Tearing it all out. They redesigned the bathroom.


----------



## 422 plumber (Jul 31, 2008)

Flyout95 said:


> Tearing it all out. They redesigned the bathroom.


Ah, I hate that! I know you get paid to redo it, but it still sucks!


----------



## Flyout95 (Apr 13, 2012)

422 plumber said:


> Ah, I hate that! I know you get paid to redo it, but it still sucks!


I'll be gone by then. Outta sight outta mind.


----------



## rjbphd (Feb 5, 2010)

Flyout95 said:


> I'll be gone by then. Outta sight outta mind.


Now you have the cast iron tool for sale??


----------



## Flyout95 (Apr 13, 2012)

rjbphd said:


> Now you have the cast iron tool for sale??


If the price is right everything is for sale.


----------



## pianoplumber (Apr 19, 2014)

Pre-K school? Just curious, are tax dollars paying for this waste of money?


----------



## Flyout95 (Apr 13, 2012)

Rows of spatial question data
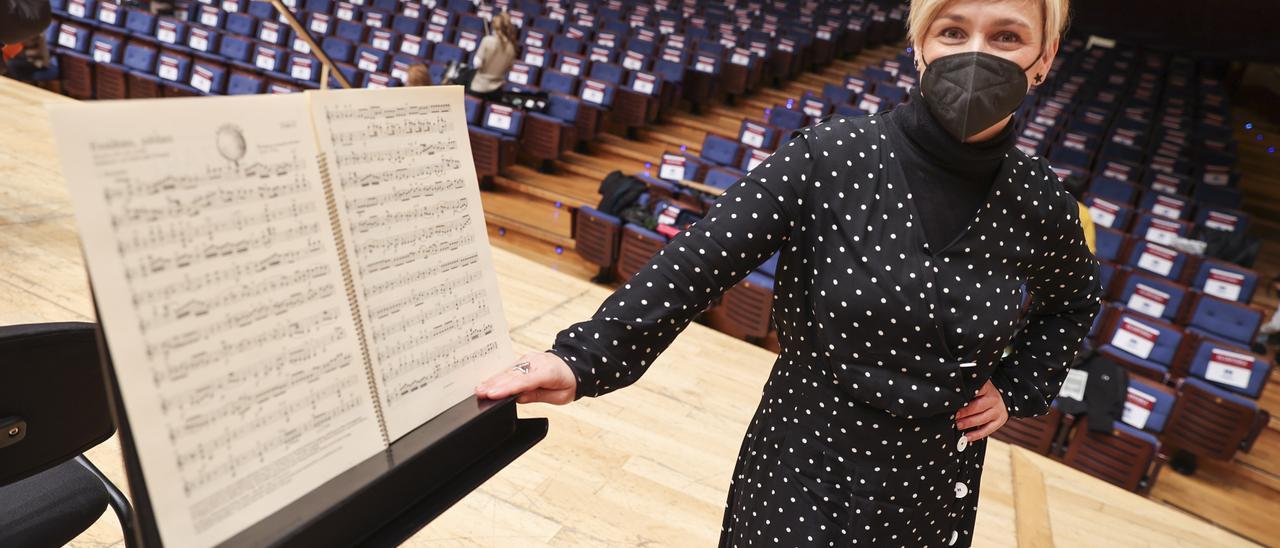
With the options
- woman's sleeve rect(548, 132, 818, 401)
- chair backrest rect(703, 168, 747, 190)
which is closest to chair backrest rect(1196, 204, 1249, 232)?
chair backrest rect(703, 168, 747, 190)

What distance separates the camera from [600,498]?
2.13 meters

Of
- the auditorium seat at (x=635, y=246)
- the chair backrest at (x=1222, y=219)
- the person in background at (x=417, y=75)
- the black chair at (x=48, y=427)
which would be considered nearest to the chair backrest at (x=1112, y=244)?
the chair backrest at (x=1222, y=219)

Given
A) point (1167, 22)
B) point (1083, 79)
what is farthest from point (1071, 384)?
→ point (1167, 22)

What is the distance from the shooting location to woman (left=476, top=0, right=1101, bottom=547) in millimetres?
912

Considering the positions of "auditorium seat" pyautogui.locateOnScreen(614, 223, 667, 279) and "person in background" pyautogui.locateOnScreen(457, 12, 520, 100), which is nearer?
"auditorium seat" pyautogui.locateOnScreen(614, 223, 667, 279)

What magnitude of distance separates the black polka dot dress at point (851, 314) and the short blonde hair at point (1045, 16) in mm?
114

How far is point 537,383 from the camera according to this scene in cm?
87

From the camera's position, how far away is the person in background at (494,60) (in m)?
5.98

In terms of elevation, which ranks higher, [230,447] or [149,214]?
[149,214]

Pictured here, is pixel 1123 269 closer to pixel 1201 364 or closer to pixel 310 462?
pixel 1201 364

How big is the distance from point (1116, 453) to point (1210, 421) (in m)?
0.69

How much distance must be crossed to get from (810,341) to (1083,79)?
35.4ft

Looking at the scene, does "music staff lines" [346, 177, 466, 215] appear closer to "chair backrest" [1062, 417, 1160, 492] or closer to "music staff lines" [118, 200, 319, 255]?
"music staff lines" [118, 200, 319, 255]

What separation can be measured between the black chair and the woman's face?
117 cm
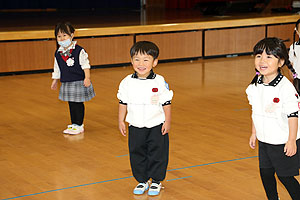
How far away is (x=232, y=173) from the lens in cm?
353

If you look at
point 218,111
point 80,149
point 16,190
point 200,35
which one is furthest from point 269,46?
point 200,35

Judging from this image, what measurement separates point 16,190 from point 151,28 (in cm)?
571

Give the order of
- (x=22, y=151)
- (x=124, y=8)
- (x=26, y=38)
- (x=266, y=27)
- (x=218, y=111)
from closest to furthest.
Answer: (x=22, y=151) < (x=218, y=111) < (x=26, y=38) < (x=266, y=27) < (x=124, y=8)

REQUIRED TASKS:
[1] In the forum thread, what did they redesign?
[2] Rewrite the rows from the line with "If you look at" through the end of the rows, substituting "farthest" for "furthest" and leaving everything else the same.

SOLUTION SET:
[1] The bathroom.

[2]
If you look at
point 218,111
point 80,149
point 16,190
point 200,35
which one is farthest from point 269,46?
point 200,35

Judging from this image, what measurement separates point 16,190 from point 151,28 (in cm)?
571

Give the order of
- (x=22, y=151)
- (x=124, y=8)
- (x=26, y=38)
- (x=266, y=27)
- (x=218, y=111)
from closest to farthest.
Answer: (x=22, y=151) < (x=218, y=111) < (x=26, y=38) < (x=266, y=27) < (x=124, y=8)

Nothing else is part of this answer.